Extract to read =>
• • •

Balancing the logistics of residency training with the medical home principle of maintaining consistency of care has been an ongoing challenge, said Dr. Klitzner. “Residents have erratic hours and multiple demands on their time, so it's often difficult to ensure that they will be available when their medical home patients need them,” he said. “This is a problem that we are actively addressing, because it's not fair to say we have a medical home model if the residents can't provide continuity.”


Coordinating Care

The coordination of care between primary care providers and subspecialists—another one of the core medical home principles—has been challenging as well, “even though, in our case, they're within the same institution,” Dr. Klitzner said. “This is a real obstacle, and something we need to constantly work on. We have a grant to initiate pilot studies that involve coordinating between our subspecialists at UCLA and primary care providers at more rural sites to learn lessons on how to better communicate, and hopefully that can translate [to the medical home project],” he said.

One of the communication barriers can simply be chalked up to inexperience. Many of these professionals have had limited exposure to the medical home concept and therefore lack a full understanding of what is expected of them, Dr. Klitzner noted. “The social workers and nurse practitioners have a better sense of the family-centered model of care than the physicians, particularly the subspecialists, so we're trying to increase awareness, through the logo, through grand rounds presentations, and other mechanisms.”

Another challenge has been figuring out which coordination tasks are beyond the realm of what should be expected from a medical home. “We are essentially dealing with a Medicaid population with limited resources and highly intensive needs, including transportation, housing, financial problems, child care,” Dr. Klitzner said.


Filling In the Gaps

In terms of unanswered questions, “there are a lot,” Dr. Klitzner said. “How much time per patient does the family liaison need? Is one family liaison enough? What is the maximum caseload for residents? What are the effects on patient satisfaction? There isn't extensive literature on the outcome of medical home programs, so we're learning as we go.”

The UCLA group has enough preliminary data on time requirements to begin addressing some of these questions. “We can see that the initial intake time tapers off, and we can start modeling, based on a 40-hour week, maximum caseloads and such,” Dr. Klitzner said. Patient satisfaction outcomes will take longer to assess. “We have to be careful not to overwhelm families, and we don't want to give the impression of being too institutional, so we are not going to begin asking those questions until patients have been in the program for a while,” he said.

Anecdotally, the project “feels” successful, Dr. Klitzner said. He mentioned the unexpected ripple effect the program, just 1 year into its 5-year Healthy Tomorrows Partnership for Children Program grant from the AAP. Exposure to the medical home mentality, it seems, has made primary care providers, specialists, ancillary health care professionals, and even administrative personnel more attuned to the auxiliary needs of all patients, not just those enrolled in the medical home project.

“Throughout the medical center, we've seen a diffusion of the medical home concept, even though the project itself is small and reaches only a small percentage of eligible patients. There's been an enhancement of translation services, cultural sensitivity, electronic medical records for care coordination, discharge planning, and an overall awareness that patients are more than their illness.”

Similarly, the residency programs have been touched.

“In our round of interviews for [pediatric] cardiology fellows, two or three of the interviewees asked about the medical home project. The fact that there's this awareness of the project and this recognition that it's a good thing is very gratifying,” Dr. Klitzner said.

And of course, there are stories like that of the teenaged mother. “She faces a lot of challenges, but because of her child's medical home, she had the confidence to take her baby home and give it a try. That's not a guarantee that everything will work out, but still, the fact that a small pilot program can have that effect is a huge payoff,” he said.

• • •

(Stored data entries)
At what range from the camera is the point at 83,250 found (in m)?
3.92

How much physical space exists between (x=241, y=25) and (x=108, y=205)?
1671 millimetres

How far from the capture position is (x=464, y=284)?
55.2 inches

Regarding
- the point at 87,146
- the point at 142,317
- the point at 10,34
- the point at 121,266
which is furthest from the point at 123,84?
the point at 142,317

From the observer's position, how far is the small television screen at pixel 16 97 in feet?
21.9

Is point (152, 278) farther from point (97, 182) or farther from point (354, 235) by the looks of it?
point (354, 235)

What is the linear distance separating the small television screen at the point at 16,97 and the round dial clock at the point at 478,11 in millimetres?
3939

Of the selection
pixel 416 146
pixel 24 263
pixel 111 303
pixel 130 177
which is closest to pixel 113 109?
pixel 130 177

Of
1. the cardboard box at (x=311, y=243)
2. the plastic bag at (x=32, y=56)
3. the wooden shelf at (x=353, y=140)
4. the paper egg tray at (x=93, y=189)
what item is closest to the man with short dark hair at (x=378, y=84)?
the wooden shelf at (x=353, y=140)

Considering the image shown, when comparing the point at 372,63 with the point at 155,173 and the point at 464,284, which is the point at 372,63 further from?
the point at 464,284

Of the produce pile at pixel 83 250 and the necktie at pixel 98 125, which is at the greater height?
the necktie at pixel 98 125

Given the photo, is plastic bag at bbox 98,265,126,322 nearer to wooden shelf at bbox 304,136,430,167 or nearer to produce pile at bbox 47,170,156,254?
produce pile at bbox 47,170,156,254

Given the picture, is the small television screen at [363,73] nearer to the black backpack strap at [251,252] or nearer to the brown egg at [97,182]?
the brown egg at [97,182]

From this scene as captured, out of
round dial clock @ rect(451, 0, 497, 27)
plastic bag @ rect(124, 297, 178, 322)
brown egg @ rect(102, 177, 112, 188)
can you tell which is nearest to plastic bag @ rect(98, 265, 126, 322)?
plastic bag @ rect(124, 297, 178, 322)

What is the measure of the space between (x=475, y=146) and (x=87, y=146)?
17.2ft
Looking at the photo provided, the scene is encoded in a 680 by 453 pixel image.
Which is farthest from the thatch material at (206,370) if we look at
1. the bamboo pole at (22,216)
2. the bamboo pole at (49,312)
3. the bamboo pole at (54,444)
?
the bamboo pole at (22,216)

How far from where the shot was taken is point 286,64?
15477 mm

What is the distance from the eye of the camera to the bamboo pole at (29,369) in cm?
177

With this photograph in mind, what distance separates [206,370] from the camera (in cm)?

• • •

Task set =>
1. Decide whether each statement below agrees with the medical home passage. For each one, answer yes or no and quote the words from the passage that settle it.
(a) Social workers and nurse practitioners understand the family-centered model of care better than physicians do.
(b) The UCLA group started asking families about patient satisfaction as soon as they entered the program.
(c) The medical home project reaches most of the eligible patients at the medical center.
2. Reproduce the medical home passage word for word, from "Anecdotally, the project" to "in the medical home project.".

Answers in order =>
1.
(a) Yes: "The social workers and nurse practitioners have a better sense of the family-centered model of care than the physicians"
(b) No: "we are not going to begin asking those questions until patients have been in the program for a while"
(c) No: "reaches only a small percentage of eligible patients"

2.
Anecdotally, the project “feels” successful, Dr. Klitzner said. He mentioned the unexpected ripple effect the program, just 1 year into its 5-year Healthy Tomorrows Partnership for Children Program grant from the AAP. Exposure to the medical home mentality, it seems, has made primary care providers, specialists, ancillary health care professionals, and even administrative personnel more attuned to the auxiliary needs of all patients, not just those enrolled in the medical home project.